▶ **REQUIREMENT**: Find the line in the entries below that contains "Maison familiale avec". Repeat it exactly, and every line after it through the line that contains "Pva bags fishing - fishing, carp".

▶ **DATASET**:
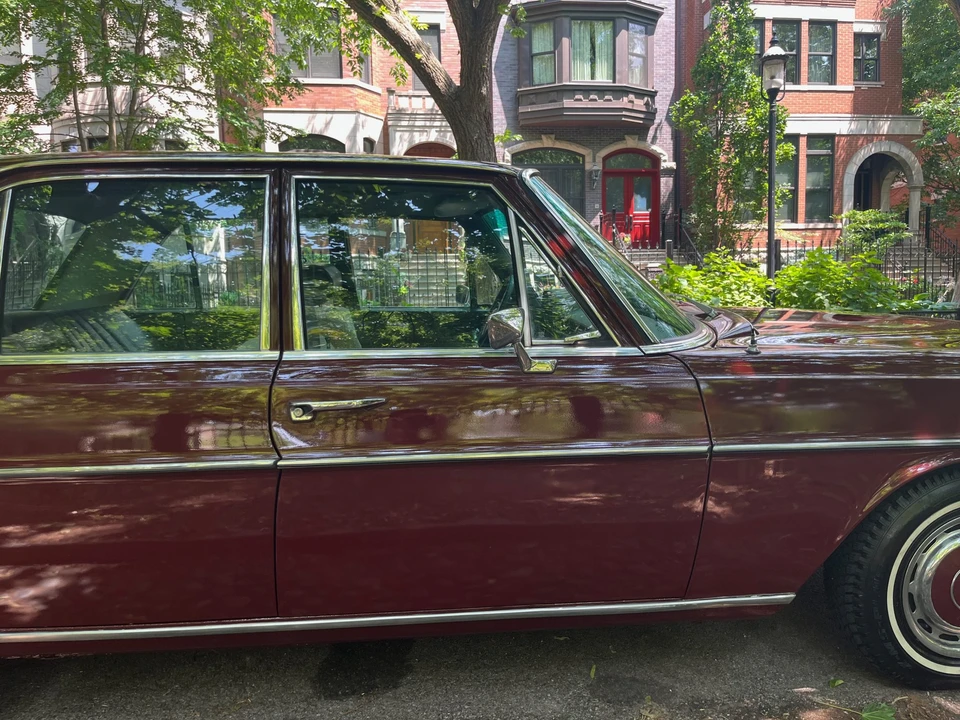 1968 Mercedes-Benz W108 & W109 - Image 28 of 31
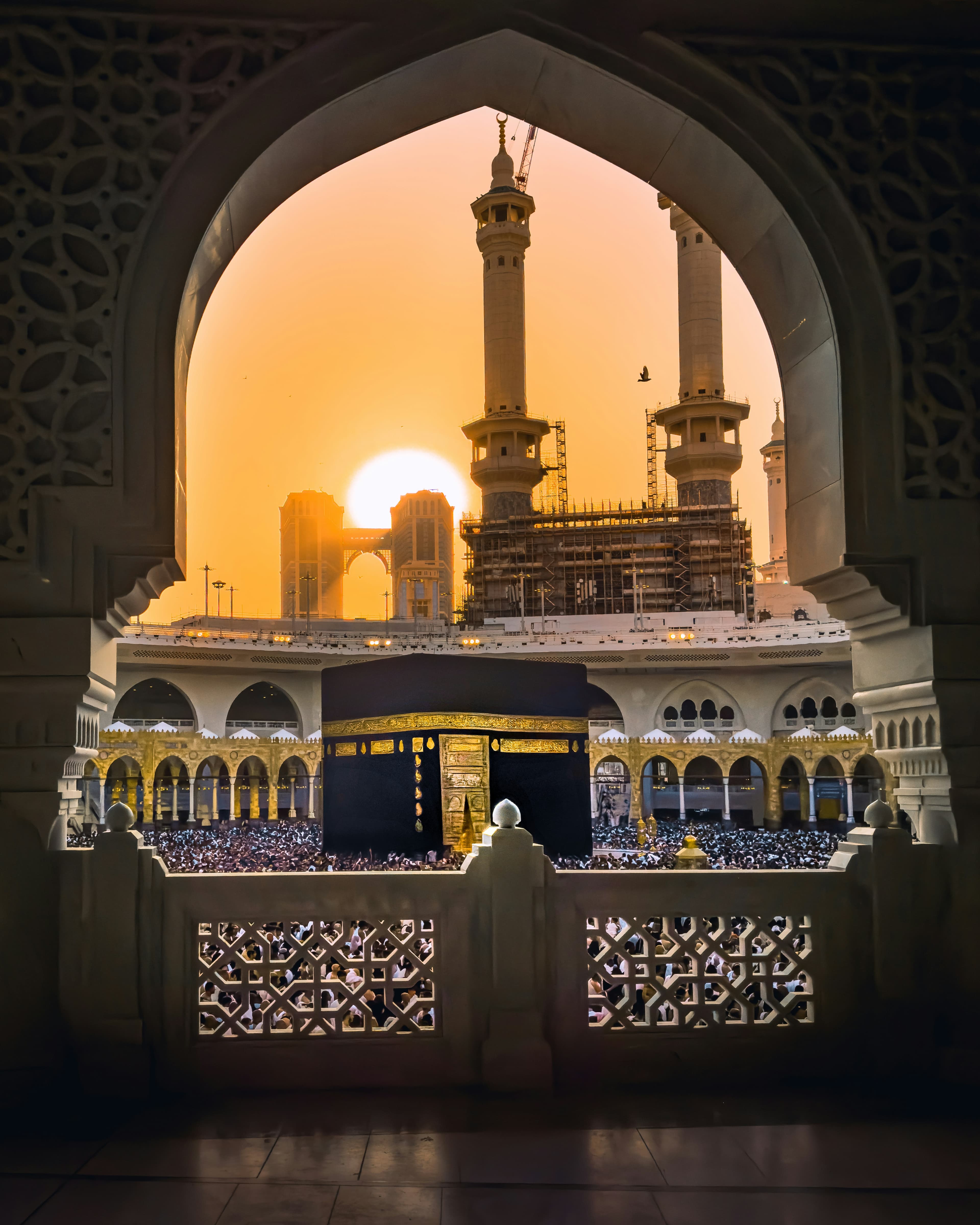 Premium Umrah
* * *
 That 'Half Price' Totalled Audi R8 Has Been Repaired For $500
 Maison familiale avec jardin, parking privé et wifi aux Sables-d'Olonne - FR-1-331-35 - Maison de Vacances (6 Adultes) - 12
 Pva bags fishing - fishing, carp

▶ **WRITTEN ANSWER**:
 Maison familiale avec jardin, parking privé et wifi aux Sables-d'Olonne - FR-1-331-35 - Maison de Vacances (6 Adultes) - 12
 Pva bags fishing - fishing, carp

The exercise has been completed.